Para su tercer aniversario, el 16 de junio, INS LAND presentó tres nuevos espacios en pleno centro de Shanghái, y ninguno parece un club al uso. Soul House es un bar de cócteles concebido como una serie de salas temáticas, cada una con su propia historia, escenografía y bebidas, a dos minutos a pie del edificio principal. RADI, la sala insignia dedicada a la música electrónica, se ha derribado y reconstruido más grande: su interiorismo bebe del diseño industrial, el modernismo y un futurismo retro, hasta los guiños a las estaciones de tren de los años setenta y al U-Bahn de Berlín. Jump es la que pega fuerte: un club de alta energía levantado sobre una pista con muelles, pensada para hacer que el público rebote literalmente.

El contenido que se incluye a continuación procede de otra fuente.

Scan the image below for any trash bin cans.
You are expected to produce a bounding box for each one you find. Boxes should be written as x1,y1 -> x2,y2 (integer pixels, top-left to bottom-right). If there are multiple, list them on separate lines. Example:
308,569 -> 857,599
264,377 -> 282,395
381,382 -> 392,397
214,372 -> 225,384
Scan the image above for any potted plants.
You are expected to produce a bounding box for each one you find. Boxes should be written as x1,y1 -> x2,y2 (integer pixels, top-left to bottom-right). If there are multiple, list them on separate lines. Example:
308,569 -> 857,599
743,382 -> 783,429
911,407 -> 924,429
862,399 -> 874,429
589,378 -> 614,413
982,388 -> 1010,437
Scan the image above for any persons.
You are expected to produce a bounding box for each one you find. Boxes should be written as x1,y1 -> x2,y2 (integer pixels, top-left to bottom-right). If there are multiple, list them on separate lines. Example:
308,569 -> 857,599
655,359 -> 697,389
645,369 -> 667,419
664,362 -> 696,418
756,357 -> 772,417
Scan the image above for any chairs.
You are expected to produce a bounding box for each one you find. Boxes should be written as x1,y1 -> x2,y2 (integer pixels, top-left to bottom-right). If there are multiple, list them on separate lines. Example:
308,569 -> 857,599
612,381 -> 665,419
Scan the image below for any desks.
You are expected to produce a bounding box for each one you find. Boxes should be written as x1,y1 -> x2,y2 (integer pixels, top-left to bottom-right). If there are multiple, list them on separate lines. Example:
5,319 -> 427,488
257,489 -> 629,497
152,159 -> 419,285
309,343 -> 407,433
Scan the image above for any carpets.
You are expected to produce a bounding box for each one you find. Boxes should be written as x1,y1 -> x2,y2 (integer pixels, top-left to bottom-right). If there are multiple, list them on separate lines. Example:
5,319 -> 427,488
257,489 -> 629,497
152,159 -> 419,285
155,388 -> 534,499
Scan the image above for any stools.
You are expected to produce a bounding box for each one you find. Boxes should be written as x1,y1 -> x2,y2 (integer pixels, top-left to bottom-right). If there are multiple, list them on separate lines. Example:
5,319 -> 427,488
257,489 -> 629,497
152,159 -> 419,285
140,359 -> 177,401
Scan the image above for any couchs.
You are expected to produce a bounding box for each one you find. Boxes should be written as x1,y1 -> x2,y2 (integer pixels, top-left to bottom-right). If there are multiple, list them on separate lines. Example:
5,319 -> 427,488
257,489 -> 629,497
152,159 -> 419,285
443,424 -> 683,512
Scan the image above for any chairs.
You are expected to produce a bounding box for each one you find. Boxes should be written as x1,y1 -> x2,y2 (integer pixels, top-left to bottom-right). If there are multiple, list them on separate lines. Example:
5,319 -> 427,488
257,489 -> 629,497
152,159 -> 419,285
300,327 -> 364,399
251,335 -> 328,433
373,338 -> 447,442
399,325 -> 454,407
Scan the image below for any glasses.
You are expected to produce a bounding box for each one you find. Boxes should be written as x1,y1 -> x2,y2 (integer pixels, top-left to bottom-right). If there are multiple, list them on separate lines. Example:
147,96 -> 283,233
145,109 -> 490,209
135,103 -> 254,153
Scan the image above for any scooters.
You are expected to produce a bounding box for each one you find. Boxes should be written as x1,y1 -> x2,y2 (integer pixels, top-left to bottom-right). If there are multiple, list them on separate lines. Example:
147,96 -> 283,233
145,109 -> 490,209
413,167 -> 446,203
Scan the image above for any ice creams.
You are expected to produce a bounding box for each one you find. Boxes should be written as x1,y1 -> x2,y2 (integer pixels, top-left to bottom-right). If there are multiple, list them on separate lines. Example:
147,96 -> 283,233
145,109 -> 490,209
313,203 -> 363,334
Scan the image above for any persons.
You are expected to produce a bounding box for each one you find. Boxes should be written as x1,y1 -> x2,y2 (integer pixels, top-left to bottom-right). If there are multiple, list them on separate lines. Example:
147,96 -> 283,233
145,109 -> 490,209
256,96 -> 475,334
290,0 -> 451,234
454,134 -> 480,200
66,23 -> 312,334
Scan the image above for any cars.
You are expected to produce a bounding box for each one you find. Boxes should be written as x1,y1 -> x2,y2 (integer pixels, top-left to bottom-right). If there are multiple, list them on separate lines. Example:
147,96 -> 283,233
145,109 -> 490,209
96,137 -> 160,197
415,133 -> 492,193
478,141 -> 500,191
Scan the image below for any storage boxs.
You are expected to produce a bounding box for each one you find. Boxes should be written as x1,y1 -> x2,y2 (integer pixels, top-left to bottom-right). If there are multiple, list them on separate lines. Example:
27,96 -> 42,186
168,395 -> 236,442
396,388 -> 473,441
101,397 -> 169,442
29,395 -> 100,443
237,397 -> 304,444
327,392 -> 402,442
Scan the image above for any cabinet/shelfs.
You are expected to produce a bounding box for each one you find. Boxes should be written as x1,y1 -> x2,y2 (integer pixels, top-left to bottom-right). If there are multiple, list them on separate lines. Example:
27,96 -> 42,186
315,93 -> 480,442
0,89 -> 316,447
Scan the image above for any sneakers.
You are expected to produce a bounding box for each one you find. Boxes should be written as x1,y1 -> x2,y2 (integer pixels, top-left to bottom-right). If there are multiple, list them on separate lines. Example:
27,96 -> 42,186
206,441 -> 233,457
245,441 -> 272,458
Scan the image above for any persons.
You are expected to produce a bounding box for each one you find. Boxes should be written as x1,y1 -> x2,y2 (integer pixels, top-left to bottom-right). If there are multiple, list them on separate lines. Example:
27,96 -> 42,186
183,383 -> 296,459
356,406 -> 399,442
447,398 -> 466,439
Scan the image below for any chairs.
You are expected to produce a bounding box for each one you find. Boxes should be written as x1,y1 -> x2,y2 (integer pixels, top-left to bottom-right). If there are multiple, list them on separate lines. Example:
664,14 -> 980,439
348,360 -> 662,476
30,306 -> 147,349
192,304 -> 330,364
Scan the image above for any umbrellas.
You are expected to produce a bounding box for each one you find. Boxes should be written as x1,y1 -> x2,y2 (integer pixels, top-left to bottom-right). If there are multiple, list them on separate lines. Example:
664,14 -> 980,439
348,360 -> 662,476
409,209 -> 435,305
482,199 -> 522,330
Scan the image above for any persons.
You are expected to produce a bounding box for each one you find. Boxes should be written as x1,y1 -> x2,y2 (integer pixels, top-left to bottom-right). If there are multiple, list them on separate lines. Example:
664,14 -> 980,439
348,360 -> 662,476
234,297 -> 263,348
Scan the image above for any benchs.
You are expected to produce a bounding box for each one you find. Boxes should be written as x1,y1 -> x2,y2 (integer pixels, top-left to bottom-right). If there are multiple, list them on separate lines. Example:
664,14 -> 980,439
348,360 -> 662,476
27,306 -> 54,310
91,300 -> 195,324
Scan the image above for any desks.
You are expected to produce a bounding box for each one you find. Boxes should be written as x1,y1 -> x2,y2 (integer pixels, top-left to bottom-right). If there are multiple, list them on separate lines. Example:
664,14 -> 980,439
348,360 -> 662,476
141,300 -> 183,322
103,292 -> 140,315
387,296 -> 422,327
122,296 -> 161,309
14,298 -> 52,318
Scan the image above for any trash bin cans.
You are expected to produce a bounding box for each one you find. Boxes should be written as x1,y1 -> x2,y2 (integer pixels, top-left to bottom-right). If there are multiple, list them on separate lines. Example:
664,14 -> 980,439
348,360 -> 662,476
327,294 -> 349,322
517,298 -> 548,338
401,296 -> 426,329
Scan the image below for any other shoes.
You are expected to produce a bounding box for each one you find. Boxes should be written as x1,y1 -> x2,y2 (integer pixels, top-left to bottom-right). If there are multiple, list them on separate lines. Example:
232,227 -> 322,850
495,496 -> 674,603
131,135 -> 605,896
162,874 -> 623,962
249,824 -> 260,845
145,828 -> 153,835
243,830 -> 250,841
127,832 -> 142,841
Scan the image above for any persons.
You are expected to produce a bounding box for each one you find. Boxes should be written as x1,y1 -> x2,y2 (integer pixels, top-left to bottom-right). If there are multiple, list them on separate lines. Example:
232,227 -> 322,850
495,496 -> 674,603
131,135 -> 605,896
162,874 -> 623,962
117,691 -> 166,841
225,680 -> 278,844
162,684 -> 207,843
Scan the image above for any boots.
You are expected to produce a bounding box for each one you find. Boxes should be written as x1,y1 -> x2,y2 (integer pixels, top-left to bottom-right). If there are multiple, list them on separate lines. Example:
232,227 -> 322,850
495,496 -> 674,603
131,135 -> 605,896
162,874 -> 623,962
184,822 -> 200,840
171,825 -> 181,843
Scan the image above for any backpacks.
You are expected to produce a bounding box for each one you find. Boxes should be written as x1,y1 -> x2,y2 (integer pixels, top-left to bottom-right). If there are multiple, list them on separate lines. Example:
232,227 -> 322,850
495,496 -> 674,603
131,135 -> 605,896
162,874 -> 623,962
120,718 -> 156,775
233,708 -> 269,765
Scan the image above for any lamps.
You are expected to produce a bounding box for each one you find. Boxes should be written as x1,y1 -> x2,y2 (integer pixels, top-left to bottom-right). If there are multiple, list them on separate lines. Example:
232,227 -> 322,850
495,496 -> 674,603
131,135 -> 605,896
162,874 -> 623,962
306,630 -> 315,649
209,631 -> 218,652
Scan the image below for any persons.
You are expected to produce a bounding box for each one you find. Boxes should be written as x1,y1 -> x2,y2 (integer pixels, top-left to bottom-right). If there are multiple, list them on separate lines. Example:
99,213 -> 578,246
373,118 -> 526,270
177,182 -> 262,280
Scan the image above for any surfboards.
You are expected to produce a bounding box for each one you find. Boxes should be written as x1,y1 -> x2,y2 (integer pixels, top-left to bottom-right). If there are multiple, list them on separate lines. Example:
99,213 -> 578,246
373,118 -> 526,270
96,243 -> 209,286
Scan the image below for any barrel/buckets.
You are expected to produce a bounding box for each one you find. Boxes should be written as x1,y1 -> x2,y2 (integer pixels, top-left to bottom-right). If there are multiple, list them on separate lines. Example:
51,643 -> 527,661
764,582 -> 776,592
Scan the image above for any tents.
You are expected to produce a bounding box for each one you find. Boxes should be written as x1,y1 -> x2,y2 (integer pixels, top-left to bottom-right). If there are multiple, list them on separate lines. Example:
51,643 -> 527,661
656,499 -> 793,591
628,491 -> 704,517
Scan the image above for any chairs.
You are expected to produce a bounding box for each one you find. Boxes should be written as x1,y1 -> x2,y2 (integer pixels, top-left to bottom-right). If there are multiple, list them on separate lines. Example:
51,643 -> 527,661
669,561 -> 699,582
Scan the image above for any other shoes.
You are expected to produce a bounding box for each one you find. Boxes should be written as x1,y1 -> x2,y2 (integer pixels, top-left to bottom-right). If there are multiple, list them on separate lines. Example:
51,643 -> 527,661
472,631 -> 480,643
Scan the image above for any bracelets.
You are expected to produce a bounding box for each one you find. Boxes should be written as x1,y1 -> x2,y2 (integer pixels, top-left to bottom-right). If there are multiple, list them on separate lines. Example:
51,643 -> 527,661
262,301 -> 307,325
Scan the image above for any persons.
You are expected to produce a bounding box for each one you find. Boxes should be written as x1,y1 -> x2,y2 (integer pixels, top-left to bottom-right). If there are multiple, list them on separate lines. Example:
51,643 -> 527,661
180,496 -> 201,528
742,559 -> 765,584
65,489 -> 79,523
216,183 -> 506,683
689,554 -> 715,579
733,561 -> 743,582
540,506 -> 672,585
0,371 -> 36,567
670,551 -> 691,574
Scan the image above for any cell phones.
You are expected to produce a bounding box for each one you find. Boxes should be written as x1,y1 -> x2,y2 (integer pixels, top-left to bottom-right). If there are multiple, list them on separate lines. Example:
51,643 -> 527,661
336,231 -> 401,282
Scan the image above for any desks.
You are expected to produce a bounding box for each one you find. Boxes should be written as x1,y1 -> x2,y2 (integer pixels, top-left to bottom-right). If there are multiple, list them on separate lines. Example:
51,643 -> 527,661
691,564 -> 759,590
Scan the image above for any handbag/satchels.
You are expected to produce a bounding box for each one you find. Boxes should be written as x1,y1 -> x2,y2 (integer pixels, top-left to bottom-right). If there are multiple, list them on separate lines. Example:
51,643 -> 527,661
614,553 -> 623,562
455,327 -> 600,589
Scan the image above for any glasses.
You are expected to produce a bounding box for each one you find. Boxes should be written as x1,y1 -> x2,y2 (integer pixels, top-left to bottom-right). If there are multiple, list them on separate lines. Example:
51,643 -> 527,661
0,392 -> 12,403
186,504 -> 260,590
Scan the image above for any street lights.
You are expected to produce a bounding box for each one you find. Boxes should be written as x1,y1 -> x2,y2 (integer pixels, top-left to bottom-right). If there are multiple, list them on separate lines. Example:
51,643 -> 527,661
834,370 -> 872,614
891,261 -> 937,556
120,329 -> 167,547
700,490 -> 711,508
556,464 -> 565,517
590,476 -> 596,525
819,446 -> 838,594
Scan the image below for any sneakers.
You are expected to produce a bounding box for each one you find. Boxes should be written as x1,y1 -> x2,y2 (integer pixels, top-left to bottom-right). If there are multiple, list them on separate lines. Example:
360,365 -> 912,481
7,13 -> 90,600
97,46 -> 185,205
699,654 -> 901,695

«Con una sola entrada, el público no visita una sala: entra en un mundo donde la experiencia renace cada 45 días.» Leo Liu, cofundador de INS LAND
¿Qué tamaño tiene INS LAND ahora?
El suficiente para que la palabra «club» se quede corta. La marca gestiona ya veinte salas de propiedad y operación íntegramente propias bajo un mismo ecosistema con entrada única, hizo pasar a más de cuatro millones de visitantes en 2025 y ocupa el puesto 12 del mundo en el Top 100 Clubs de DJ Mag, el 3 de Asia y el primero de China. Leo Liu, responsable de marca y crecimiento, presenta las nuevas salas como «nuestra respuesta a 2026» y parte de un plan para «dar vida al mundo de los videojuegos». Una sede en Bangkok está prevista para 2027, y la lista de socios ya incluye a Mercedes-Benz, Nike, Douyin, Doritos y Publicis.
¿Por qué le importa a toda la escena un club de Shanghái?
Porque el momento duele. Mientras INS LAND suma salas, Berlín entierra instituciones y Londres pierde locales devorados por los alquileres y la recalificación urbanística. China ha construido en silencio el modelo que nadie en Occidente quería admitir que llegaría: el club como producto de ocio integrado verticalmente, financiado por marcas y reinventado cada 45 días, más cerca de un parque temático que de una nave. Tanto si lo lees como el futuro como si lo ves como todo aquello contra lo que la house debía empujar, funciona, a gran escala, ahora mismo.